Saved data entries

::::::

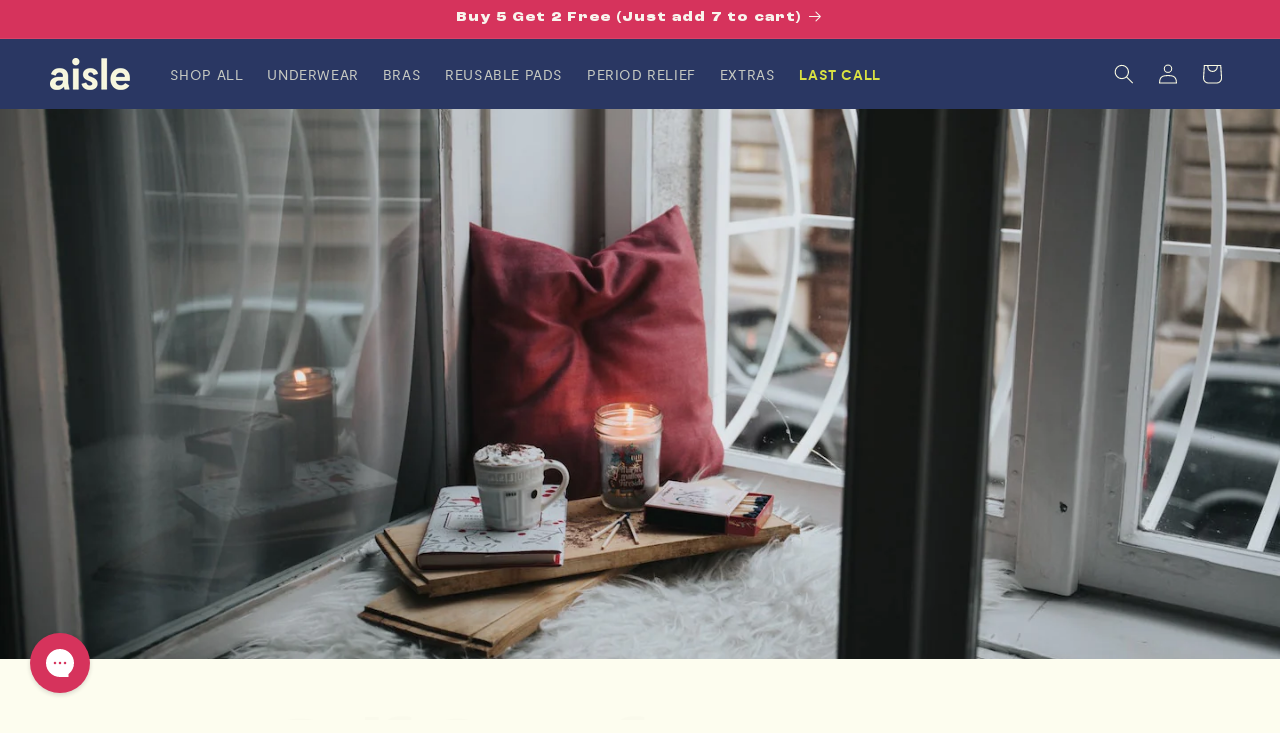

--- FILE ---
content_type: text/javascript
request_url: https://periodaisle.com/cdn/shop/t/156/assets/card-swatches.js?v=10497680900756137921768944573
body_size: -375
content:
class CardSwatches extends HTMLElement{constructor(){super(),this.inputs=this.querySelectorAll("input"),this.card=this.closest(".card"),this.images=this.card?.querySelectorAll(".card__media img")||[],this.selectedValue=this.card.querySelector("[data-selected-value]"),this.cardForm=this.card.querySelector("card-form")}connectedCallback(){this.inputs.forEach(input=>input.addEventListener("change",()=>this.updateCard())),this.updateCard()}updateCard(){const selectedValue=this.querySelector("input:checked")?.value;this.images.forEach(image=>{image.closest(".media")?.classList.toggle("hidden",image.alt!==selectedValue)}),this.selectedValue.textContent=selectedValue,this.cardForm.updateUnavailableSizes(this.selectedValue.textContent)}}customElements.define("card-swatches",CardSwatches);
//# sourceMappingURL=/cdn/shop/t/156/assets/card-swatches.js.map?v=10497680900756137921768944573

::::::

= What you need to do =
What is needed is one number: how many lines of the records above contain the word "shop".

= Exercise response =
2